Engelbrektsturen is an incredibly quick race. Mostly gravel roads. Sure, some singletrack, but even that's really quick and flowy. During the race I was thinking that it almost felt like watching a video in fast forward.

Our group catches up with Daniel Grass and three other riders quite quickly and so we grow a bit more. I think there were probably around 20 of us at this point. Daniel has been doing really good this year with several podium finishes in M40 so I'm thinking that the fact that we caught him (and have Eliasson and Carlsson with us) means that I'm probably in a good position.



In a messy section we catch Erik Mattelin, who races in the Elite category, and usually is much quicker, but seems to be having some problem with his bike. The problem is that Robert, Daniel and a few other riders manage to get around him while I and the rest of the group behind me, get stuck. After I manage to pass Mattelin I go all in in order to catch the runaways and manage to do so on the next climb. Legs feel great and I fly up the incline!




I'm still unsure about the status of my rear tire but I feel no strikethroughs. In a messy section with about 12 km to go I have to let Eliasson, Carlsson and a couple of riders go again because I'm unable to take the turns quickly (could be my rear tire was washing out a bit there). Daniel is stuck behind me and politely asks if I can let him pass. I tell him there's no way as it's just too narrow. He jokingly says that I'll have to walk back home after the race (we had taken his car north).

After this messy section, going back on the gravel road, I pull hard in order to catch up again and also because I have a slightly bad conscience for holding Daniel back (I try to pull him back up to the guys who've left us). After a while Daniel goes around me and covers the rest of the distance but I'm too tired to follow. I'm still left with the rest of the group on my wheel.

With about 10 km to go in one of the last climbs I feel a cramp developing in my right leg. The muscle spasmes but the cramp doesn't develop fully before we're back on the gravel road. I ride with the rest of the group to the finish but I'm unable to sprint strongly and finish last with two M40 riders ahead of me.

Final position: 8th in M40. 36th overall.
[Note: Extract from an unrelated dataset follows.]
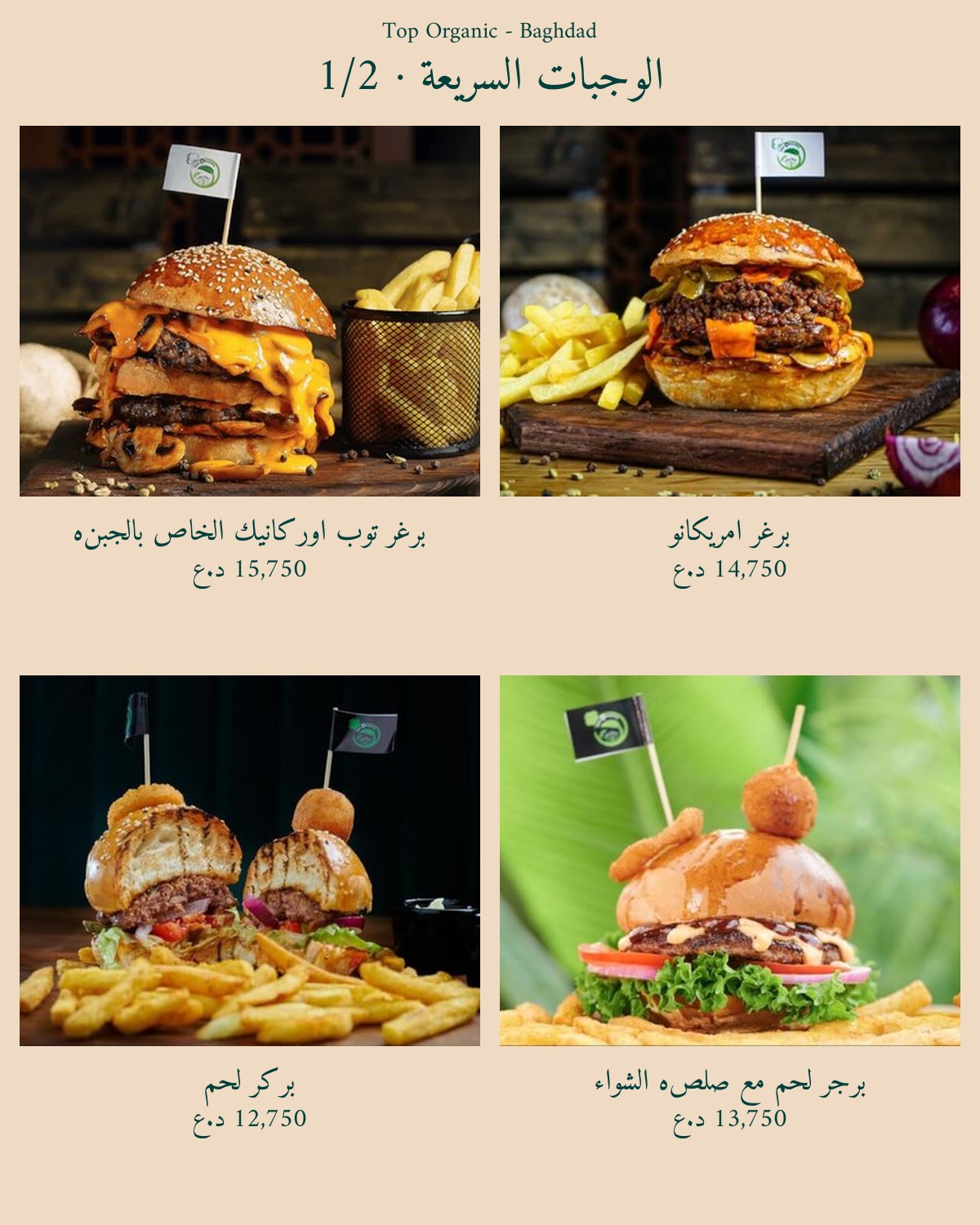 Top Organic - Yarmouk — menu photo 25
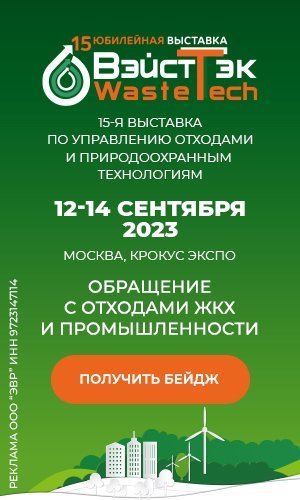 Жители Дальнего Востока взяли ипотеку в «Банке ДОМ.РФ» на 6 миллиардов - Строительная газета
This is the best overall position that I've had in Långloppscupen all year. I'm pleased.

I'm 30 seconds behind Daniel Grass in fourth place and two minutes down on second place in my cat.



Power and heart rate were good:




I check the air pressure of my rear tire after the race: It's 1.03 bar. I started off with 1.6! The rear of the frame is splashed with tubeless fluid. When I later try to clean the bike I notice that the tubeless fluid has fused with the dirt and I have to use alcohol to get it off the bike.